LA VITA SEGRETA DI EURIDICE GUSMAO (Brasile): occasione mancata per la cinematografia carioca che ha puntato sul vincitore della sezione Un certain regard dell’ultima edizione del Festival di Cannes, The Invisible Life of Eurídice Gusmão diretto da Karim Ainouz, tratto dal romanzo omonimo di Martha Batalha. Nel cast spicca in un cameo la candidata all’Oscar Fernanda Montenegro. Sembrava a portata di mano una candidatura data la sua buona performance nell’Awards Season dato che ha conquistato non solo una candidaturra agli Independent Spirit Awards (miglior film straniero), ma è stato inserito anche nella Top 5 Foreign Language Film ai National Board of Review. Nella storia degli Oscar il Brasile è riuscito a conquistare la candidatura ben 4 volte La parola data di Anselmo Duarte (1962), Il Quadriglio di Fabio Barreto (1996), 4 giorni a settembre di Bruno Barreto (1998), Central do Brazil di Walter Salles (1999)
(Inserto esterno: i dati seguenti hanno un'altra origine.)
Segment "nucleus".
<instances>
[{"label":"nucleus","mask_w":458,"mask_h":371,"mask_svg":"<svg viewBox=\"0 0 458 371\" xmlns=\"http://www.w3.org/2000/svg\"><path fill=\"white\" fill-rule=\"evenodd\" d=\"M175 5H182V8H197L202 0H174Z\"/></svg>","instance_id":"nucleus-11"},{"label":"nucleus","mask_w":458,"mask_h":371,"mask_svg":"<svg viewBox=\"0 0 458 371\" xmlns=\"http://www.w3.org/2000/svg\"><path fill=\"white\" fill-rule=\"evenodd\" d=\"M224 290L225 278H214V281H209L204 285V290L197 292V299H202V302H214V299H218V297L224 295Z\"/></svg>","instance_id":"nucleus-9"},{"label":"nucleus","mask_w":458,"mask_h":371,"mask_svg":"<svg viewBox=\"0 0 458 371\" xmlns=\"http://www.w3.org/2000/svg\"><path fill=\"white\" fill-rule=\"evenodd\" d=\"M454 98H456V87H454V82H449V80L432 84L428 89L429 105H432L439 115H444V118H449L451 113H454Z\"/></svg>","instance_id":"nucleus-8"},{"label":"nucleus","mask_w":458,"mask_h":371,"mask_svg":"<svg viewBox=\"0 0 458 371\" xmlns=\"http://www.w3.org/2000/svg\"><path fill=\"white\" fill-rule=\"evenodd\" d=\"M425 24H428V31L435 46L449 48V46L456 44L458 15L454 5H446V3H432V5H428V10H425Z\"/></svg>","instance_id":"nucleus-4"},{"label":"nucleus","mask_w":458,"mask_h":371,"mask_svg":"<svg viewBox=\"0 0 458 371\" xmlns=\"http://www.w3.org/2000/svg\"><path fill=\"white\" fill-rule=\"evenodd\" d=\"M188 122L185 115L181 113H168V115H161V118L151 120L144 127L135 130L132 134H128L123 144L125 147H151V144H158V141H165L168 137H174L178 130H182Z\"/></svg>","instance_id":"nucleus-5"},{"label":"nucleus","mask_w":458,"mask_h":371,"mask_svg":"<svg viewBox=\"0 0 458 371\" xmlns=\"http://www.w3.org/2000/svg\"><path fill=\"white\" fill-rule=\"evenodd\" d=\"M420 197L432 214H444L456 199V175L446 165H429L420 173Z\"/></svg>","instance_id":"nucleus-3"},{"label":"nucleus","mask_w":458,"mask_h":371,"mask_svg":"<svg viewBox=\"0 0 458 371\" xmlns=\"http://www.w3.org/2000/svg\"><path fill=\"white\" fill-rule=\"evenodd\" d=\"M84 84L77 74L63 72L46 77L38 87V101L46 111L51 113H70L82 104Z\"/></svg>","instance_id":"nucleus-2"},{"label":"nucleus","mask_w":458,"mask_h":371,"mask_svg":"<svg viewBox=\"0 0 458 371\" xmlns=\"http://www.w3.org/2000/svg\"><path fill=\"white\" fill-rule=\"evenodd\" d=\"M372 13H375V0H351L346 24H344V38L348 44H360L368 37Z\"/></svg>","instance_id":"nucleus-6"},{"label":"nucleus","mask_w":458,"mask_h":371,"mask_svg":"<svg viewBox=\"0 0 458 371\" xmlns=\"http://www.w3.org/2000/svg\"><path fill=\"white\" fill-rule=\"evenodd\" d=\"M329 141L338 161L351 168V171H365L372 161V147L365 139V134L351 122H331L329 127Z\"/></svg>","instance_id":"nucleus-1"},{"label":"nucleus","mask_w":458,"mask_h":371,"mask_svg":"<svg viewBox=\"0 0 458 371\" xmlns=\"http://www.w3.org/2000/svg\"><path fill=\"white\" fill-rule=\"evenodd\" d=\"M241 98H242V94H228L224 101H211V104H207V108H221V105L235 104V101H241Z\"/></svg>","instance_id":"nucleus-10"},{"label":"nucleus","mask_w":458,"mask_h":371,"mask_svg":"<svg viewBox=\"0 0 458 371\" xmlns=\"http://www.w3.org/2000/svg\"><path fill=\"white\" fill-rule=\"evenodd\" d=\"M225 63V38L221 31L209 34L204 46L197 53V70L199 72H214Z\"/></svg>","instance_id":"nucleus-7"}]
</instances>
AND THE WE DANCED (Svezia): fuori dalla shortlist anche il film drammatico di Levan Akin And The We Danced dopo essere stato presentato con successo all’ultima edizione del Festival di Cannes nella sezione Quinzaine des Realisateurs oltre ad aver vinto il premio come miglior attore (Levan Gelbakhiani) al Sarajevo Film Festival. La pellicola svedese poteva contare su un forte apprezzamento da parte della critica americana dato che ha ottenuto l’83% di recensioni positive sul rinomato aggregatore Rotten Tomatoes, anche se non ha conquistato alcuna nomination tra i premi della critica. Nella storia degli Oscar la Svezia ha conquistato 16 nomination vincendo la statuetta ben 3 volte grazie al genio di Ingman Bergman: La fontana vergine (1960), Trough a Glass Darkly (1961), Fanny e Alexander (1983). L’ultima nomination conquistata risale al 2017 con il film The Square di Ruben Ostlund.
RETABLO (Perù): titolo LGBTQ di punta diretto da Alvaro Delgado-Aparicio già vincitore di numerosi premi nei Festival a tematica LGBTQ come il New York’s LGBT Film Festival dove ha conquistato il premio come miglior film straniero e l’Inside Out Toronto LGBT Film Festival dove ha vinto il premio per la miglior opera prima, Retablo non è riuscito a sorpresa ad entrare nella shortlist dopo il suo passaggio silenzioso nell’Awads Season americana dato che può contare solo su una nominations importante agli Independent Spirit Awards nella categoria miglior film straniero. Nella storia degli Oscar il Perù ha conquistato una sola nomination nel 2009 grazie al film La teta asustada di Claudia Llosa.
Peccato per l’Italia
Niente da fare per l‘Italia che poteva contare sul meraviglioso film Il Traditore, nonostante il forte apprezzamento da parte della critica americana alla poetica del maestro Bellocchio unitamente all’interpretazione del nostro Pierfrancesco Favino che non sono riuscite a fare breccia nel cuore dell’Academy. In ogni caso il verdetto era prevedibile data la sua completa assenza dai premi dell’Awards Season americana nonostante l’intervento della Sony Classic che ha fatto un lodevole lavoro nella campagna promozionale del film confezionando For You Consideration mirate a potenziare gli aspetti accattivanti della pellicola italiana. Peccato!